Within a few hours, the entire faculty and Egbert Jacobsen of the Container Corporation, representing Walter Paepcke, were at my home. We met in shocked disbelief. Each of us, in his own way, feeling his loss. We discussed and made plans for the funeral, and on the following Monday morning, I told the students of Moholy’s death, that the school would go on, and that the work must be continued.
At the funeral, Madame Varro played a Hungarian folk song, one of Moholy’s favorites. Six of Moholy’s students carried him to the crematorium. We then returned to work.
The next day Gropius asked me to become acting educational director. I accepted. Of the speakers here today, I am the only one who was a product of the Chicago school. I mention this, because the other students and myself, who had become teachers now had to share the responsibility of carrying on the school’s work without Moholy. I am speaking of Elsa Kula, Davis Pratt, Richard Koppe, Arthur Seigel, Richard Filipowski, Calvin Albert and Myron Kosman.
It is an enormous tribute to Moholy, that in a scant seven years, he was able to give such concrete form to an educational philosophy, and give it, with such clarity that we were able to carry on the work, with, of course, the devotion and dedication of older and newer teachers, Hin Bredendieck, Archipenko, Sybil Moholy, Marli Ehrmanm Frank Levstik, Emersib Wiekfferm Crombie Taylor, Frank Sokolik, Misch Kohn, John Walley, Harry Callahan, Hugo Weber, Harold Walter, and many others.
Moholy’s death drew this faculty together and gave it surprising unity and resolve, from which everyone, faculty and students alike, profited. At this time, we introduced a student-teacher training program to help our over-burdened teachers. The program flourished beyond our expectations, uncovering talents like Harold Cohen, Simon Steiner and Harold Grosofsky who with many others later had distinguished careers.
The next year Gropius selected Chermayeff as the new director of the school, and in 1949 the school became a part of I. I. T. In 1949 I left the school.
Earlier I referred to the spirit and needs of the times. We did not know then, that those were optimistic times. It is difficult to say just when and how the changing times started to affect the school, just as it is difficult not to wonder how Moholy would view and function in our present world: a world that seems in so many ways a travesty of the values and goals that Moholy had dreamed of. What seems to be missing now is an innocence that was such a basic part of Moholy, as it is of all great visionaries and artists. The open-minded, open-eyed curiosity that helps reveal the world as it is, and not with the narrow vision of self interest that inevitable leads to self deception, so that ultimately, one does not either see or feel what is not in his own self interest. Without innocence the artist is only a skilled technician, and loses a traditional role as a witness to stir the conscience of society. It required an innocence to believe in this role, and without it, self sacrifice or even discomfort for the sake of society, becomes incongruous, even ludicrous. The loss of this spirit, perhaps explains much about our society.

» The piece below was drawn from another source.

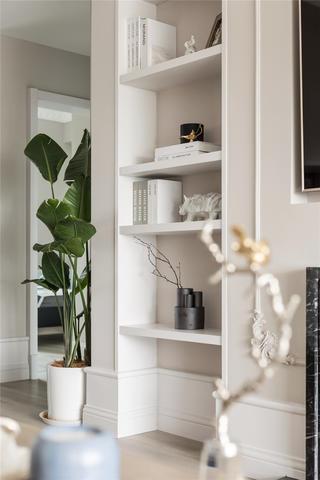 137平米四居室装修展示柜设计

We seem to have arrived into our time prematurely. Our intellectual growth, our exploration of the physical world, and the growth of our technology has been enormous. But the focus on people, that was at the center of Moholy’s concern, the acknowledgement of human needs, as a standard, with which to measure progress, seems very remote and greatly diminished. Charles Morris, the philosopher, once told Moholy of his deep interest in the Unity of Science movement. Moholy answered that his own interest went a stage further; it was the unity of life. We have lost this unity. We have lost this unity. The intellect seems increasingly separated from feeling. We follow all the external signals, and ignore the inner.